Durga is gold coloured for Dawn is red as gold. But the Bengal pratima has other figures than Durga. Ganesa (Janus) is the God of morning and of day after whom the first month of the year Januarius has been named by the Romans. He is called Ganapati by the Hindus and is the first of a group of gods. He is red coloured as the Brahma Murti of the rising sun. He sits on a lotus, which opens at the approach of the sun. Lakshmi is the ten o'clock sun and she therefore stands on a lotus. Sarasvati is the two o'clock sun the hottest and the brightest and therefore the whitest sun of the day. Kartikeya is the setting sun and is painted yellow. According to certain interpretations of the Puranas and Tantras, Durga has been made to assume a different character, that is Force, Prakrti, Sakti. But when it is remembered that man's idea of the godhead in the infancy of the world was derived from the manifestations of the sun, moon and stars, the identification of Durga with Dawn, it is to be hoped, will not appear altogether extravagant. Indeed, this theory finds a remarkable confirmation in the Invokation to the Goddess sung by Kalidasa in his Sakuntala or the Lost Ring quoted in the title-page. This sublime sloka, though rendered differently by different translators, literally means as follows:

"That which is the first work of the Creator (Light of Dawn), that which bears away the Ghi offered according to law (Light of Fire), that which is sacrificer himself (Light of Life), those two which regulate time (the Dawn and the Gloaming), that which pervades the universe possessed with the object of hearing[9] (Space), that which is said to be the energy of all growth (Light of the Sun), and that with which the animate are living: May Isa, Great God, apparent in these eight benign forms bless you! Amen!"

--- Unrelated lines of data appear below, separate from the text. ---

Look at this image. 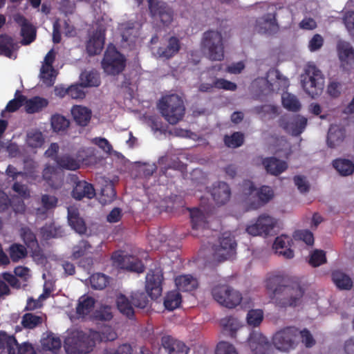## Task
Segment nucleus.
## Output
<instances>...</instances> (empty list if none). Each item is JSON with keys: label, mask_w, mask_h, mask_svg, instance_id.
Returning a JSON list of instances; mask_svg holds the SVG:
<instances>
[{"label": "nucleus", "mask_w": 354, "mask_h": 354, "mask_svg": "<svg viewBox=\"0 0 354 354\" xmlns=\"http://www.w3.org/2000/svg\"><path fill=\"white\" fill-rule=\"evenodd\" d=\"M98 335L95 330L89 329L73 331L64 342V348L68 354H87L93 351L96 345L95 338Z\"/></svg>", "instance_id": "f257e3e1"}, {"label": "nucleus", "mask_w": 354, "mask_h": 354, "mask_svg": "<svg viewBox=\"0 0 354 354\" xmlns=\"http://www.w3.org/2000/svg\"><path fill=\"white\" fill-rule=\"evenodd\" d=\"M304 91L311 97L319 96L324 86V77L322 72L313 64H307L300 76Z\"/></svg>", "instance_id": "f03ea898"}, {"label": "nucleus", "mask_w": 354, "mask_h": 354, "mask_svg": "<svg viewBox=\"0 0 354 354\" xmlns=\"http://www.w3.org/2000/svg\"><path fill=\"white\" fill-rule=\"evenodd\" d=\"M158 108L162 116L171 124L181 120L185 114L183 100L174 94L163 97L158 104Z\"/></svg>", "instance_id": "7ed1b4c3"}, {"label": "nucleus", "mask_w": 354, "mask_h": 354, "mask_svg": "<svg viewBox=\"0 0 354 354\" xmlns=\"http://www.w3.org/2000/svg\"><path fill=\"white\" fill-rule=\"evenodd\" d=\"M243 194L248 209H256L263 203L268 202L274 196L273 190L268 186H263L257 191L252 183L246 180L243 184Z\"/></svg>", "instance_id": "20e7f679"}, {"label": "nucleus", "mask_w": 354, "mask_h": 354, "mask_svg": "<svg viewBox=\"0 0 354 354\" xmlns=\"http://www.w3.org/2000/svg\"><path fill=\"white\" fill-rule=\"evenodd\" d=\"M274 347L283 352L295 349L299 344V328L287 326L277 331L272 337Z\"/></svg>", "instance_id": "39448f33"}, {"label": "nucleus", "mask_w": 354, "mask_h": 354, "mask_svg": "<svg viewBox=\"0 0 354 354\" xmlns=\"http://www.w3.org/2000/svg\"><path fill=\"white\" fill-rule=\"evenodd\" d=\"M271 301L281 308L295 307L301 303L304 289H270Z\"/></svg>", "instance_id": "423d86ee"}, {"label": "nucleus", "mask_w": 354, "mask_h": 354, "mask_svg": "<svg viewBox=\"0 0 354 354\" xmlns=\"http://www.w3.org/2000/svg\"><path fill=\"white\" fill-rule=\"evenodd\" d=\"M201 45L210 59L220 61L223 58V39L219 32L210 30L205 32Z\"/></svg>", "instance_id": "0eeeda50"}, {"label": "nucleus", "mask_w": 354, "mask_h": 354, "mask_svg": "<svg viewBox=\"0 0 354 354\" xmlns=\"http://www.w3.org/2000/svg\"><path fill=\"white\" fill-rule=\"evenodd\" d=\"M104 71L111 75L120 73L125 66V59L113 45H109L102 62Z\"/></svg>", "instance_id": "6e6552de"}, {"label": "nucleus", "mask_w": 354, "mask_h": 354, "mask_svg": "<svg viewBox=\"0 0 354 354\" xmlns=\"http://www.w3.org/2000/svg\"><path fill=\"white\" fill-rule=\"evenodd\" d=\"M277 225V220L274 217L263 214L255 221H252L246 226V232L252 236H268Z\"/></svg>", "instance_id": "1a4fd4ad"}, {"label": "nucleus", "mask_w": 354, "mask_h": 354, "mask_svg": "<svg viewBox=\"0 0 354 354\" xmlns=\"http://www.w3.org/2000/svg\"><path fill=\"white\" fill-rule=\"evenodd\" d=\"M288 84V79L281 77L277 71L270 70L268 73L267 79L256 80L253 82L252 86H259L262 92L268 93L271 91L279 90L280 86L286 88Z\"/></svg>", "instance_id": "9d476101"}, {"label": "nucleus", "mask_w": 354, "mask_h": 354, "mask_svg": "<svg viewBox=\"0 0 354 354\" xmlns=\"http://www.w3.org/2000/svg\"><path fill=\"white\" fill-rule=\"evenodd\" d=\"M212 295L217 303L227 308L236 307L244 299L237 289H212Z\"/></svg>", "instance_id": "9b49d317"}, {"label": "nucleus", "mask_w": 354, "mask_h": 354, "mask_svg": "<svg viewBox=\"0 0 354 354\" xmlns=\"http://www.w3.org/2000/svg\"><path fill=\"white\" fill-rule=\"evenodd\" d=\"M236 243L230 232H225L214 248V257L221 261L232 258L236 254Z\"/></svg>", "instance_id": "f8f14e48"}, {"label": "nucleus", "mask_w": 354, "mask_h": 354, "mask_svg": "<svg viewBox=\"0 0 354 354\" xmlns=\"http://www.w3.org/2000/svg\"><path fill=\"white\" fill-rule=\"evenodd\" d=\"M111 259L113 265L120 269L137 273L142 272L145 269L141 261L138 260L136 257L124 254L121 252L113 253Z\"/></svg>", "instance_id": "ddd939ff"}, {"label": "nucleus", "mask_w": 354, "mask_h": 354, "mask_svg": "<svg viewBox=\"0 0 354 354\" xmlns=\"http://www.w3.org/2000/svg\"><path fill=\"white\" fill-rule=\"evenodd\" d=\"M149 9L154 21H160L163 25L168 26L173 21V11L167 5L158 0H149Z\"/></svg>", "instance_id": "4468645a"}, {"label": "nucleus", "mask_w": 354, "mask_h": 354, "mask_svg": "<svg viewBox=\"0 0 354 354\" xmlns=\"http://www.w3.org/2000/svg\"><path fill=\"white\" fill-rule=\"evenodd\" d=\"M55 52L52 49L45 56L40 69V80L48 86H52L55 81L57 73L53 67L55 59Z\"/></svg>", "instance_id": "2eb2a0df"}, {"label": "nucleus", "mask_w": 354, "mask_h": 354, "mask_svg": "<svg viewBox=\"0 0 354 354\" xmlns=\"http://www.w3.org/2000/svg\"><path fill=\"white\" fill-rule=\"evenodd\" d=\"M248 344L254 354H272L268 339L261 333H252L248 338Z\"/></svg>", "instance_id": "dca6fc26"}, {"label": "nucleus", "mask_w": 354, "mask_h": 354, "mask_svg": "<svg viewBox=\"0 0 354 354\" xmlns=\"http://www.w3.org/2000/svg\"><path fill=\"white\" fill-rule=\"evenodd\" d=\"M337 54L341 66L346 71L354 65V50L349 43L340 41L337 44Z\"/></svg>", "instance_id": "f3484780"}, {"label": "nucleus", "mask_w": 354, "mask_h": 354, "mask_svg": "<svg viewBox=\"0 0 354 354\" xmlns=\"http://www.w3.org/2000/svg\"><path fill=\"white\" fill-rule=\"evenodd\" d=\"M105 29L100 24L95 32L90 35L86 44V50L89 55H97L101 53L104 44Z\"/></svg>", "instance_id": "a211bd4d"}, {"label": "nucleus", "mask_w": 354, "mask_h": 354, "mask_svg": "<svg viewBox=\"0 0 354 354\" xmlns=\"http://www.w3.org/2000/svg\"><path fill=\"white\" fill-rule=\"evenodd\" d=\"M307 119L301 115H296L289 120L283 119L281 126L292 136L300 135L306 129Z\"/></svg>", "instance_id": "6ab92c4d"}, {"label": "nucleus", "mask_w": 354, "mask_h": 354, "mask_svg": "<svg viewBox=\"0 0 354 354\" xmlns=\"http://www.w3.org/2000/svg\"><path fill=\"white\" fill-rule=\"evenodd\" d=\"M161 345L168 354H188L189 348L186 344L170 335L161 338Z\"/></svg>", "instance_id": "aec40b11"}, {"label": "nucleus", "mask_w": 354, "mask_h": 354, "mask_svg": "<svg viewBox=\"0 0 354 354\" xmlns=\"http://www.w3.org/2000/svg\"><path fill=\"white\" fill-rule=\"evenodd\" d=\"M14 19L21 26V35L23 38L22 44L27 45L32 43L36 37L35 28L20 15H16Z\"/></svg>", "instance_id": "412c9836"}, {"label": "nucleus", "mask_w": 354, "mask_h": 354, "mask_svg": "<svg viewBox=\"0 0 354 354\" xmlns=\"http://www.w3.org/2000/svg\"><path fill=\"white\" fill-rule=\"evenodd\" d=\"M155 290L158 295H161L162 289H145V291L136 292L131 296L133 306L138 309L148 310L149 307V297H151L152 292Z\"/></svg>", "instance_id": "4be33fe9"}, {"label": "nucleus", "mask_w": 354, "mask_h": 354, "mask_svg": "<svg viewBox=\"0 0 354 354\" xmlns=\"http://www.w3.org/2000/svg\"><path fill=\"white\" fill-rule=\"evenodd\" d=\"M292 239L287 235H281L276 238L273 249L275 252L286 259H291L294 257L293 251L290 249Z\"/></svg>", "instance_id": "5701e85b"}, {"label": "nucleus", "mask_w": 354, "mask_h": 354, "mask_svg": "<svg viewBox=\"0 0 354 354\" xmlns=\"http://www.w3.org/2000/svg\"><path fill=\"white\" fill-rule=\"evenodd\" d=\"M213 88L226 91H235L236 84L225 79L211 77L209 82L201 85L200 90L201 91H209Z\"/></svg>", "instance_id": "b1692460"}, {"label": "nucleus", "mask_w": 354, "mask_h": 354, "mask_svg": "<svg viewBox=\"0 0 354 354\" xmlns=\"http://www.w3.org/2000/svg\"><path fill=\"white\" fill-rule=\"evenodd\" d=\"M116 305L119 312L130 320L135 319L134 306L131 299L123 294H120L116 298Z\"/></svg>", "instance_id": "393cba45"}, {"label": "nucleus", "mask_w": 354, "mask_h": 354, "mask_svg": "<svg viewBox=\"0 0 354 354\" xmlns=\"http://www.w3.org/2000/svg\"><path fill=\"white\" fill-rule=\"evenodd\" d=\"M257 29L261 33L272 34L277 31L278 26L274 13H268L257 22Z\"/></svg>", "instance_id": "a878e982"}, {"label": "nucleus", "mask_w": 354, "mask_h": 354, "mask_svg": "<svg viewBox=\"0 0 354 354\" xmlns=\"http://www.w3.org/2000/svg\"><path fill=\"white\" fill-rule=\"evenodd\" d=\"M345 138V130L337 124H332L329 128L327 144L330 148L339 146Z\"/></svg>", "instance_id": "bb28decb"}, {"label": "nucleus", "mask_w": 354, "mask_h": 354, "mask_svg": "<svg viewBox=\"0 0 354 354\" xmlns=\"http://www.w3.org/2000/svg\"><path fill=\"white\" fill-rule=\"evenodd\" d=\"M68 220L69 225L79 234H84L86 227L84 220L79 216L78 210L75 207H68Z\"/></svg>", "instance_id": "cd10ccee"}, {"label": "nucleus", "mask_w": 354, "mask_h": 354, "mask_svg": "<svg viewBox=\"0 0 354 354\" xmlns=\"http://www.w3.org/2000/svg\"><path fill=\"white\" fill-rule=\"evenodd\" d=\"M95 195L93 187L86 181L77 182L73 191V197L77 200L83 198H92Z\"/></svg>", "instance_id": "c85d7f7f"}, {"label": "nucleus", "mask_w": 354, "mask_h": 354, "mask_svg": "<svg viewBox=\"0 0 354 354\" xmlns=\"http://www.w3.org/2000/svg\"><path fill=\"white\" fill-rule=\"evenodd\" d=\"M18 44L8 36L0 35V55L11 59L16 58V51Z\"/></svg>", "instance_id": "c756f323"}, {"label": "nucleus", "mask_w": 354, "mask_h": 354, "mask_svg": "<svg viewBox=\"0 0 354 354\" xmlns=\"http://www.w3.org/2000/svg\"><path fill=\"white\" fill-rule=\"evenodd\" d=\"M212 196L218 204H224L230 197V189L225 183H218L214 185L212 190Z\"/></svg>", "instance_id": "7c9ffc66"}, {"label": "nucleus", "mask_w": 354, "mask_h": 354, "mask_svg": "<svg viewBox=\"0 0 354 354\" xmlns=\"http://www.w3.org/2000/svg\"><path fill=\"white\" fill-rule=\"evenodd\" d=\"M71 114L75 121L81 126H86L91 118V111L88 108L76 105L71 109Z\"/></svg>", "instance_id": "2f4dec72"}, {"label": "nucleus", "mask_w": 354, "mask_h": 354, "mask_svg": "<svg viewBox=\"0 0 354 354\" xmlns=\"http://www.w3.org/2000/svg\"><path fill=\"white\" fill-rule=\"evenodd\" d=\"M179 48L180 44L178 39L176 37H171L167 48H160L158 49L156 52H153V54L158 57L168 59L177 53Z\"/></svg>", "instance_id": "473e14b6"}, {"label": "nucleus", "mask_w": 354, "mask_h": 354, "mask_svg": "<svg viewBox=\"0 0 354 354\" xmlns=\"http://www.w3.org/2000/svg\"><path fill=\"white\" fill-rule=\"evenodd\" d=\"M41 344L44 350L50 351L54 353L58 352L62 346L60 338L52 333L46 334V336L41 339Z\"/></svg>", "instance_id": "72a5a7b5"}, {"label": "nucleus", "mask_w": 354, "mask_h": 354, "mask_svg": "<svg viewBox=\"0 0 354 354\" xmlns=\"http://www.w3.org/2000/svg\"><path fill=\"white\" fill-rule=\"evenodd\" d=\"M178 290L174 289L169 291L165 297L164 306L169 311L179 308L182 303V296Z\"/></svg>", "instance_id": "f704fd0d"}, {"label": "nucleus", "mask_w": 354, "mask_h": 354, "mask_svg": "<svg viewBox=\"0 0 354 354\" xmlns=\"http://www.w3.org/2000/svg\"><path fill=\"white\" fill-rule=\"evenodd\" d=\"M263 165L268 172L275 176L284 171L288 167L285 161L279 160L274 158L266 159L263 161Z\"/></svg>", "instance_id": "c9c22d12"}, {"label": "nucleus", "mask_w": 354, "mask_h": 354, "mask_svg": "<svg viewBox=\"0 0 354 354\" xmlns=\"http://www.w3.org/2000/svg\"><path fill=\"white\" fill-rule=\"evenodd\" d=\"M120 30L121 31L123 41L134 43L136 37L138 34V24L134 25L131 23L122 24L120 26Z\"/></svg>", "instance_id": "e433bc0d"}, {"label": "nucleus", "mask_w": 354, "mask_h": 354, "mask_svg": "<svg viewBox=\"0 0 354 354\" xmlns=\"http://www.w3.org/2000/svg\"><path fill=\"white\" fill-rule=\"evenodd\" d=\"M17 343L14 335H8L4 330H0V348L6 349L8 354H15V349Z\"/></svg>", "instance_id": "4c0bfd02"}, {"label": "nucleus", "mask_w": 354, "mask_h": 354, "mask_svg": "<svg viewBox=\"0 0 354 354\" xmlns=\"http://www.w3.org/2000/svg\"><path fill=\"white\" fill-rule=\"evenodd\" d=\"M48 104L47 100L40 97H35L29 100L26 98L24 106L27 113H34L41 111L46 107Z\"/></svg>", "instance_id": "58836bf2"}, {"label": "nucleus", "mask_w": 354, "mask_h": 354, "mask_svg": "<svg viewBox=\"0 0 354 354\" xmlns=\"http://www.w3.org/2000/svg\"><path fill=\"white\" fill-rule=\"evenodd\" d=\"M111 279L102 273H95L86 279L84 284L88 286L89 284L91 288H106L111 284Z\"/></svg>", "instance_id": "ea45409f"}, {"label": "nucleus", "mask_w": 354, "mask_h": 354, "mask_svg": "<svg viewBox=\"0 0 354 354\" xmlns=\"http://www.w3.org/2000/svg\"><path fill=\"white\" fill-rule=\"evenodd\" d=\"M163 281V275L160 268L150 270L146 276L145 288H161Z\"/></svg>", "instance_id": "a19ab883"}, {"label": "nucleus", "mask_w": 354, "mask_h": 354, "mask_svg": "<svg viewBox=\"0 0 354 354\" xmlns=\"http://www.w3.org/2000/svg\"><path fill=\"white\" fill-rule=\"evenodd\" d=\"M282 104L285 109L291 111H298L301 109V103L297 97L289 93H285L281 97Z\"/></svg>", "instance_id": "79ce46f5"}, {"label": "nucleus", "mask_w": 354, "mask_h": 354, "mask_svg": "<svg viewBox=\"0 0 354 354\" xmlns=\"http://www.w3.org/2000/svg\"><path fill=\"white\" fill-rule=\"evenodd\" d=\"M9 203H10L15 212H23L25 210V205L23 201H19L18 203H16L15 198L10 201L6 194L0 190V212L6 209Z\"/></svg>", "instance_id": "37998d69"}, {"label": "nucleus", "mask_w": 354, "mask_h": 354, "mask_svg": "<svg viewBox=\"0 0 354 354\" xmlns=\"http://www.w3.org/2000/svg\"><path fill=\"white\" fill-rule=\"evenodd\" d=\"M220 324L223 329L228 332L232 337H235L236 332L239 328V321L232 316H227L221 319Z\"/></svg>", "instance_id": "c03bdc74"}, {"label": "nucleus", "mask_w": 354, "mask_h": 354, "mask_svg": "<svg viewBox=\"0 0 354 354\" xmlns=\"http://www.w3.org/2000/svg\"><path fill=\"white\" fill-rule=\"evenodd\" d=\"M59 168L68 170H75L80 167V162L69 155H64L56 159Z\"/></svg>", "instance_id": "a18cd8bd"}, {"label": "nucleus", "mask_w": 354, "mask_h": 354, "mask_svg": "<svg viewBox=\"0 0 354 354\" xmlns=\"http://www.w3.org/2000/svg\"><path fill=\"white\" fill-rule=\"evenodd\" d=\"M81 85L84 87L97 86L100 85L98 74L95 71H84L80 75Z\"/></svg>", "instance_id": "49530a36"}, {"label": "nucleus", "mask_w": 354, "mask_h": 354, "mask_svg": "<svg viewBox=\"0 0 354 354\" xmlns=\"http://www.w3.org/2000/svg\"><path fill=\"white\" fill-rule=\"evenodd\" d=\"M44 142V136L39 131L32 129L28 132L26 136V144L31 148H39Z\"/></svg>", "instance_id": "de8ad7c7"}, {"label": "nucleus", "mask_w": 354, "mask_h": 354, "mask_svg": "<svg viewBox=\"0 0 354 354\" xmlns=\"http://www.w3.org/2000/svg\"><path fill=\"white\" fill-rule=\"evenodd\" d=\"M333 167L342 176H348L354 171L353 163L345 159L335 160L333 162Z\"/></svg>", "instance_id": "09e8293b"}, {"label": "nucleus", "mask_w": 354, "mask_h": 354, "mask_svg": "<svg viewBox=\"0 0 354 354\" xmlns=\"http://www.w3.org/2000/svg\"><path fill=\"white\" fill-rule=\"evenodd\" d=\"M190 217L193 230L202 229L205 225L206 217L199 209L195 208L190 210Z\"/></svg>", "instance_id": "8fccbe9b"}, {"label": "nucleus", "mask_w": 354, "mask_h": 354, "mask_svg": "<svg viewBox=\"0 0 354 354\" xmlns=\"http://www.w3.org/2000/svg\"><path fill=\"white\" fill-rule=\"evenodd\" d=\"M175 284L177 288H197L199 283L198 279L191 274L179 275L175 278Z\"/></svg>", "instance_id": "3c124183"}, {"label": "nucleus", "mask_w": 354, "mask_h": 354, "mask_svg": "<svg viewBox=\"0 0 354 354\" xmlns=\"http://www.w3.org/2000/svg\"><path fill=\"white\" fill-rule=\"evenodd\" d=\"M264 313L261 309H251L247 313L246 320L249 326L258 327L263 320Z\"/></svg>", "instance_id": "603ef678"}, {"label": "nucleus", "mask_w": 354, "mask_h": 354, "mask_svg": "<svg viewBox=\"0 0 354 354\" xmlns=\"http://www.w3.org/2000/svg\"><path fill=\"white\" fill-rule=\"evenodd\" d=\"M27 254L26 248L21 244L14 243L9 248V254L13 262H18L24 259Z\"/></svg>", "instance_id": "864d4df0"}, {"label": "nucleus", "mask_w": 354, "mask_h": 354, "mask_svg": "<svg viewBox=\"0 0 354 354\" xmlns=\"http://www.w3.org/2000/svg\"><path fill=\"white\" fill-rule=\"evenodd\" d=\"M92 247L86 241H81L73 248V257L79 259L93 252L91 251Z\"/></svg>", "instance_id": "5fc2aeb1"}, {"label": "nucleus", "mask_w": 354, "mask_h": 354, "mask_svg": "<svg viewBox=\"0 0 354 354\" xmlns=\"http://www.w3.org/2000/svg\"><path fill=\"white\" fill-rule=\"evenodd\" d=\"M98 337L95 338L96 342H111L115 340L118 335L113 328L110 326H104L101 331L95 330Z\"/></svg>", "instance_id": "6e6d98bb"}, {"label": "nucleus", "mask_w": 354, "mask_h": 354, "mask_svg": "<svg viewBox=\"0 0 354 354\" xmlns=\"http://www.w3.org/2000/svg\"><path fill=\"white\" fill-rule=\"evenodd\" d=\"M42 207L37 209V216H42L46 214V211L56 207L57 199L55 196L49 195H43L41 197Z\"/></svg>", "instance_id": "4d7b16f0"}, {"label": "nucleus", "mask_w": 354, "mask_h": 354, "mask_svg": "<svg viewBox=\"0 0 354 354\" xmlns=\"http://www.w3.org/2000/svg\"><path fill=\"white\" fill-rule=\"evenodd\" d=\"M51 127L54 131L61 132L65 131L69 126V121L59 114L53 115L51 117Z\"/></svg>", "instance_id": "13d9d810"}, {"label": "nucleus", "mask_w": 354, "mask_h": 354, "mask_svg": "<svg viewBox=\"0 0 354 354\" xmlns=\"http://www.w3.org/2000/svg\"><path fill=\"white\" fill-rule=\"evenodd\" d=\"M333 281L337 288H351L353 285L351 279L340 271L333 273Z\"/></svg>", "instance_id": "bf43d9fd"}, {"label": "nucleus", "mask_w": 354, "mask_h": 354, "mask_svg": "<svg viewBox=\"0 0 354 354\" xmlns=\"http://www.w3.org/2000/svg\"><path fill=\"white\" fill-rule=\"evenodd\" d=\"M43 178L53 188H56L55 181L58 180L57 169L53 166L46 165L44 169Z\"/></svg>", "instance_id": "052dcab7"}, {"label": "nucleus", "mask_w": 354, "mask_h": 354, "mask_svg": "<svg viewBox=\"0 0 354 354\" xmlns=\"http://www.w3.org/2000/svg\"><path fill=\"white\" fill-rule=\"evenodd\" d=\"M26 100V97L21 95H19L18 92H16L15 97L10 100L4 111H2L1 114L4 116L5 112H14L17 111L19 107L24 105Z\"/></svg>", "instance_id": "680f3d73"}, {"label": "nucleus", "mask_w": 354, "mask_h": 354, "mask_svg": "<svg viewBox=\"0 0 354 354\" xmlns=\"http://www.w3.org/2000/svg\"><path fill=\"white\" fill-rule=\"evenodd\" d=\"M95 304V300L91 297L81 298L77 307V312L79 314H88L92 310Z\"/></svg>", "instance_id": "e2e57ef3"}, {"label": "nucleus", "mask_w": 354, "mask_h": 354, "mask_svg": "<svg viewBox=\"0 0 354 354\" xmlns=\"http://www.w3.org/2000/svg\"><path fill=\"white\" fill-rule=\"evenodd\" d=\"M21 236L28 248L31 250L38 248V243L35 236L28 228H22Z\"/></svg>", "instance_id": "0e129e2a"}, {"label": "nucleus", "mask_w": 354, "mask_h": 354, "mask_svg": "<svg viewBox=\"0 0 354 354\" xmlns=\"http://www.w3.org/2000/svg\"><path fill=\"white\" fill-rule=\"evenodd\" d=\"M41 323V317L32 313H26L22 317L21 324L26 328H34Z\"/></svg>", "instance_id": "69168bd1"}, {"label": "nucleus", "mask_w": 354, "mask_h": 354, "mask_svg": "<svg viewBox=\"0 0 354 354\" xmlns=\"http://www.w3.org/2000/svg\"><path fill=\"white\" fill-rule=\"evenodd\" d=\"M287 281V277L281 272H272L267 274L266 282L268 286H279Z\"/></svg>", "instance_id": "338daca9"}, {"label": "nucleus", "mask_w": 354, "mask_h": 354, "mask_svg": "<svg viewBox=\"0 0 354 354\" xmlns=\"http://www.w3.org/2000/svg\"><path fill=\"white\" fill-rule=\"evenodd\" d=\"M326 261V258L324 252L315 250L310 254L309 263L314 267H317L324 263Z\"/></svg>", "instance_id": "774afa93"}]
</instances>
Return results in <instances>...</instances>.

  1. See "Hindoo Patriot," Oct., 25, 1869.
  2. Jayasingha in his Kalpadruma states that the Vasanti-Puja should be performed from the pratipada to dasami.
  3. Burgess' Surya-Siddhanta.
  4. The Taittiriya Yajurveda contains the names of the asterisms of lunar mansions, but it is well known that the work is more recent than the Rig and Sama.
  5. The present is the Vaivasvata (Solar) Manvantara. The Manvantara which preceded Savarni was Sarochi. A Manvantara is a cycle of four Yugas. Savarni, Sarachisa and Vaivasvata after whom the cycles are named, are all descendants of the Sun. Literally however they are different names of the sun.
  6. Max Muller.
  7. Moon is according to the Sastras a male deity. It might be noted that the ancient authors occasionally made no distinction of sex of the gods. Thus Baal is sometimes represented as a woman and Astarte bearded.
  8. The Sloka in the text has been translated otherwise. The Sanskrit is "Meghakara stambha."
  9. Rendered literally this passage means that which pervades the universe being qualified as Usha the object (of worship) of Sruti (the Vedas.)